People who've actually worked in finance criticize the private equity industry as a whole. Zero hedge, for example, shows how private equity deals (aka leveraged buyouts, or LBOs) destroy companies by loading them up with debt, firing as many workers as possible and then kicking them to the curb:
Moody's has compiled a useful report, entitled "$640 billion & 640 days later: how companies sponsored by big private equity have performed during the U.S. recession." The track record is simply abysmal: Of the top 10 deals, only Hertz, HCA and First Data are considered "stable" which is actually saying a lot ("stable" by Moody's means these firms are likely about to have an alien burst out of their ribcage). ...Therefore one can say that virtually all of the blockbuster LBO deals are on the verge of collapse/bankruptcy/default/insolvency, etc.
Teamsters General President Jim Hoffa wrote a terrific takedown of private equity firms in The Huffington Post last year. He's what he wrote,
...when financial services firms actually undermine our society's goal of economic growth, they should not be granted favors, privileges or protections. And now that tax season is over, it's a good time to remind people that private equity firms that destroy productive companies should not receive special tax treatment.
But they do. Private equity fund managers pay a much lower tax rate than ordinary Americans.
A loophole in the tax law lets them treat most of their income as capital gains, and so they pay a 15 percent tax rate on those gains. That's less than half the 35 percent rate that ordinary Americans pay on income from their paychecks.

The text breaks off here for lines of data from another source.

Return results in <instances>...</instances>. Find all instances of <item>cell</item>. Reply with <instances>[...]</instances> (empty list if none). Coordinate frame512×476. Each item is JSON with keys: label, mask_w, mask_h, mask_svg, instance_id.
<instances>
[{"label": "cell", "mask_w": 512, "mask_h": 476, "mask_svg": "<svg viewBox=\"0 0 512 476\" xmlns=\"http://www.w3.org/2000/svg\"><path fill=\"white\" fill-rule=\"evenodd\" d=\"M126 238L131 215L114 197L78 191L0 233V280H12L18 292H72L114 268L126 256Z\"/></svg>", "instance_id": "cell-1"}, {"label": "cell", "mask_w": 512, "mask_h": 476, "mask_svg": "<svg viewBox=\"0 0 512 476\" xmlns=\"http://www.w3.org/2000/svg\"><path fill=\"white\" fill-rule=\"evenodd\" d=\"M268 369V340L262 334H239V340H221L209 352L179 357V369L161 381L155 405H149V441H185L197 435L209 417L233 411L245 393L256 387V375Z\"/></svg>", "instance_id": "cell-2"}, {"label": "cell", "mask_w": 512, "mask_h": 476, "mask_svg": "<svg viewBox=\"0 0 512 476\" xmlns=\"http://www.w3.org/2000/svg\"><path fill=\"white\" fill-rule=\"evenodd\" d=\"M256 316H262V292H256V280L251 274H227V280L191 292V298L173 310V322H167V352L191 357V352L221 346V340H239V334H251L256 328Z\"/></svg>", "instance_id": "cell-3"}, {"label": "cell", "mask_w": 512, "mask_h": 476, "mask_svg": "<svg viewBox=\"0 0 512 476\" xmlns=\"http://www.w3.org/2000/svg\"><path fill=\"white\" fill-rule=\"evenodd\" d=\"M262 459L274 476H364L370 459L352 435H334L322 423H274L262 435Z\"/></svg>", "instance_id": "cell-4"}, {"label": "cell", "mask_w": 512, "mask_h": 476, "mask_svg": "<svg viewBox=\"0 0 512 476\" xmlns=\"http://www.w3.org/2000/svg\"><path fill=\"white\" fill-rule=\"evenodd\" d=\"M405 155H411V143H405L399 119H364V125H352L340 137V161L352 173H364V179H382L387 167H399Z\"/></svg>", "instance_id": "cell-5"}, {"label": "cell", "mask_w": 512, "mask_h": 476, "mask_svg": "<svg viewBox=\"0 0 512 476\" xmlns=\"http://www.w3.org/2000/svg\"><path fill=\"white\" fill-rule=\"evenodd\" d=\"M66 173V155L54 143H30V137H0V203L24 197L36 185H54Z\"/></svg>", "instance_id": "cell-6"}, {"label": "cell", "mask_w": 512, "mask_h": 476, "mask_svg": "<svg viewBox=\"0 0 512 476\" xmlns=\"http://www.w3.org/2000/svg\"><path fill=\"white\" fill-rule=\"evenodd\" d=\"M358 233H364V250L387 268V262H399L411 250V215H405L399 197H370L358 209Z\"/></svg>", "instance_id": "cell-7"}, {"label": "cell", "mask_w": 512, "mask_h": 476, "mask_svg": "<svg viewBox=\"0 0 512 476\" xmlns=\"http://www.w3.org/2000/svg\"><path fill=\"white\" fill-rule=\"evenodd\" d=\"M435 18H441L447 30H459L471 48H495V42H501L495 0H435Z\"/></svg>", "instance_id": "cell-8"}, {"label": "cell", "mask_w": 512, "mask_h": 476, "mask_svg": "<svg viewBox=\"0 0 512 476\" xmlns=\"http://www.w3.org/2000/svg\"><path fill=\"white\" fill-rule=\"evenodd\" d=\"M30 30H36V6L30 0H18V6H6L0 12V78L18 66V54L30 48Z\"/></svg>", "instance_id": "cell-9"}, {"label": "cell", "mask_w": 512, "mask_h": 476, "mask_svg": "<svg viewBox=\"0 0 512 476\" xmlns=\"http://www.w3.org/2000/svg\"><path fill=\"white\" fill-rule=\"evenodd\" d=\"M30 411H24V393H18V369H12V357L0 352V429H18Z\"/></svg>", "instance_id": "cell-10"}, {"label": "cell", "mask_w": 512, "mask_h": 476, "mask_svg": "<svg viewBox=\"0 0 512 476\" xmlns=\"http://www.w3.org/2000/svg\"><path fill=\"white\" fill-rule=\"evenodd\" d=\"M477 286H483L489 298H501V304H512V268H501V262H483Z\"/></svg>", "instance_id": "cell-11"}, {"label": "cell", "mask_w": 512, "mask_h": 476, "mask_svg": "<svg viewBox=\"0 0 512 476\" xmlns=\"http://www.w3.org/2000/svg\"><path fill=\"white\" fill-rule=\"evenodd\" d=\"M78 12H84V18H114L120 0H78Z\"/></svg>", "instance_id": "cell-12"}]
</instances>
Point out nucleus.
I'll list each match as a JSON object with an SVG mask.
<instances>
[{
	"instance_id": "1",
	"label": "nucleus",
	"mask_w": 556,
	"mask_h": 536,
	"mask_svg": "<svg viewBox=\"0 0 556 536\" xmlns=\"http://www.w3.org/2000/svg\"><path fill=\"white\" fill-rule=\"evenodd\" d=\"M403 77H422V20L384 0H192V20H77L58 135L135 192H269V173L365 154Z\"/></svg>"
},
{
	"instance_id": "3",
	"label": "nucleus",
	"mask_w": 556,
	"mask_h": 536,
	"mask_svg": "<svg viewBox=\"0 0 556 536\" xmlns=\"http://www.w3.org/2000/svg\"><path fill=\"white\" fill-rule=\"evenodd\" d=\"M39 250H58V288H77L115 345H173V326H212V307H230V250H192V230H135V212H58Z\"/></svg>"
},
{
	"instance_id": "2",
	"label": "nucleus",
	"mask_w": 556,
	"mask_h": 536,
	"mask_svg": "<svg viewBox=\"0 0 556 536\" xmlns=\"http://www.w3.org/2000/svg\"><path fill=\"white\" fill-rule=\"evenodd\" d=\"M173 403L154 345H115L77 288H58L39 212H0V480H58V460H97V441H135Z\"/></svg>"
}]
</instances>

And that's wrong. Private equity firms don't deserve special tax treatment because they choke economic growth by wrecking healthy companies.
They do it by draining a company's cash so it can no longer afford to pay decent wages, buy new machinery, invest in technology or compete in the marketplace. Nearly half of all companies owned by private equity firms in 2009 were on the verge of collapse, default or insolvency, according to Moody's Investor Service.